The drawback of the third approach are of a less impact on the development, performance, and operation. Not to mention simplicity. First, we can solve the local object store size problems by means of sharding through an operator proxy layer (which is a typical design pattern). The proxy layer shards the objects across replicas of the operator hence both reduce overload and local object store size.
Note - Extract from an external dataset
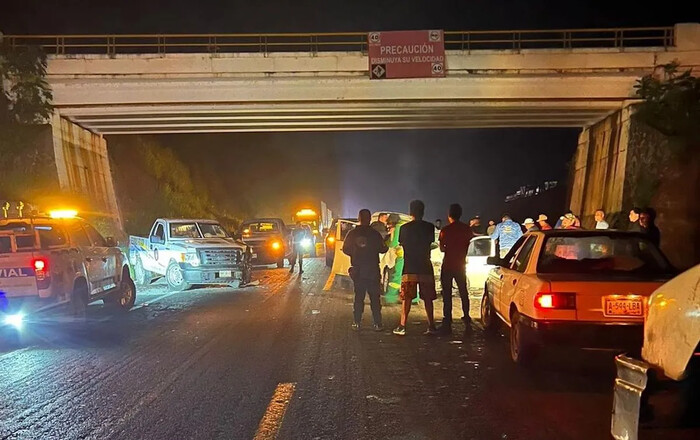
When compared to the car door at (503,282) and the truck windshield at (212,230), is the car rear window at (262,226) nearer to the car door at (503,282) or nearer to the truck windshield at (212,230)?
the truck windshield at (212,230)

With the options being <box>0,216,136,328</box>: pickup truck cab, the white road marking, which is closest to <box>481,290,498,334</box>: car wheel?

Second, the other drawback of tracking the object state for troubleshooting becomes less of a concern in the simple function calls mode because state transitions is within the same process with unified logging, and metering.
Local object store (LMDB) and Resumable Workflow
Each Operator will have a local K/V store implemented with LMDB. Each Operator stores its Stateful Object in this store when it reaches the state "Provisioned" and deletes it when the object is recycled (deleted). The objects are stored in their Provisioned state, there is no need to develop a complicated cache synchronization mechanism as the object is cached into an final (immutable) state.
Given the operator being a StatefulSet, the store persists in the volume. When the operator is replaced it resumes the workflow by serving stalled objects in the API server (in Init or recorded intermediate state) utilizing the data of the provisioned objects in the local store. In this regard, the local store serves two purposes:
- It caches the final object's data into its operator, hence reduces the need to frequently get the object through the API server.
- The store accelerates the starting time of the operators after a failure.
Extension to an external store
The current implementation uses a simple hash map to cache the local state. However, the implementation is extensible if we find a need to interface with an external store other than that provided by Kubernetes.
Operators shall be deployed as stateful replica set, where Kubernetes auto-scales the number of operators according to their resource metrics or custom metrics. To ensure that the horizontal scaling is effective, the operator proxy layer partitions the requests to be handled by each individual operator. The partitioning is by means of typical hash ring, where the key is the VPC. Partitioning by the VPC ensures data locality of operators that relies on the function calls as inter-operator communications.
The proxy layer itself is left unimplemented, we shall reuse the partitioning schemes proposed in the Arktos project. It's left in the design diagram for completeness, or for future standalone implementations.